Why Peaceniks Should Care About the Afghanistan Study Group Reportby Robert Naiman
Published on Friday, September 10, 2010 by CommonDreams.org
There is a tradition among some peace activists of striking a pose of annoyed indifference to the question of how to get out of an unpopular war. "There are three ways to get out," goes one waggish response. "Air, land, and sea."
This is funny and emotionally satisfying, and also represents a truth for peace activists: ending the war is a first principle, not something contingent on whether a particular means of doing so satisfies someone else's notion of what is practical.
On the other hand, peace activists can't be satisfied with being right; they also are morally compelled to try to be effective. And part of being effective is giving consideration to, and seeking to publicize, arguments are likely to end the war sooner rather than later. It's not likely, for example, that discussing ways in which the war might be useful for the long-term maintenance of the "capitalist world system" will turn the Washington debate against war in the short run. If, on the other hand, central to the official story is a claim that the war is a war against Al Qaeda, but senior U.S. officials publicly concede that there is no significant Al Qaeda presence today in Afghanistan, that is certainly a fact worth knowing and spreading.

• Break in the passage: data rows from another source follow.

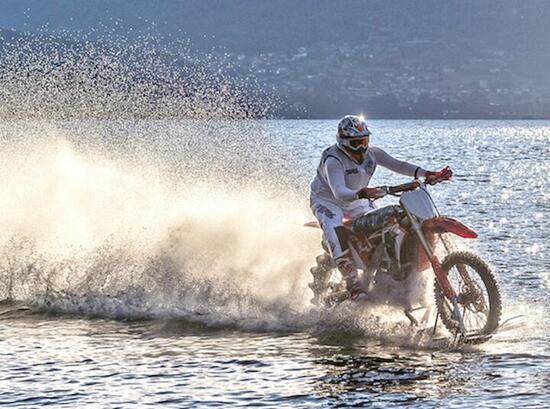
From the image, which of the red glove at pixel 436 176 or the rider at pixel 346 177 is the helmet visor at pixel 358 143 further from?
A: the red glove at pixel 436 176

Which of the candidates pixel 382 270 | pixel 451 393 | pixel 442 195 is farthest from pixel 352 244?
pixel 442 195

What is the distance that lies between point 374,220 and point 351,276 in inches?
33.8

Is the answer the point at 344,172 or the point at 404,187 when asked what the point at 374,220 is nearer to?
the point at 344,172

This is why it is important for as many people as possible to read and digest the short and accessible report of the "Afghanistan Study Group" which has been publicly unveiled this week. The assumptions and conclusions of the ASG report should be the subject of a thousand debates. But there are a few things about it that one can say without fear of reasonable contradiction. The authors of the report oppose the war and want to end it. The principal authors of the report are Washington insiders with a strong claim to expertise about what sort of arguments are likely to move Washington debate. The authors of the report have a strategy for trying to move Washington debate so that at the next fork in the road, the choice made is to de-escalate the war and move towards its conclusion, rather than to escalate it further. Therefore, the arguments made deserve careful consideration. They may not be particularly useful for making posters for a demonstration. But for lobbying Congressional staff, writing a letter to the editor, or making any other presentation to people who are not already on our side, the arguments of the Afghanistan Study Group are likely to be useful.
Many of the authors and signers of the report are known to peace activists who follow policy debates. Former Marine Corps captain Matthew Hoh, director of the ASG, made waves last October when became the first U.S. official known to resign in protest over the Afghan war. Stephen Walt, with his co-author John Mearsheimer, helped break open mainstream debate about U.S. policy towards Israel and the Palestinians with their book "The Israel Lobby and U.S. Foreign Policy." Juan Cole, author of the blog Informed Comment, is the author of "Engaging the Muslim World." Robert Pape, author of "Dying to Win: The Strategic Logic of Suicide Terrorism," has documented how U.S. military escalation in Afghanistan has produced more terrorism. Former CIA official Paul Pillar attacked the central justification of the current military escalation in an op-ed in the Washington Post last September, arguing that there was little reason to believe that a "safe haven" for Al Qaeda in Afghanistan would have any significant bearing on the terrorist threat to the United States. Steve Clemons of the New America Foundation, author of the blog Washington Note, originally convened the ASG.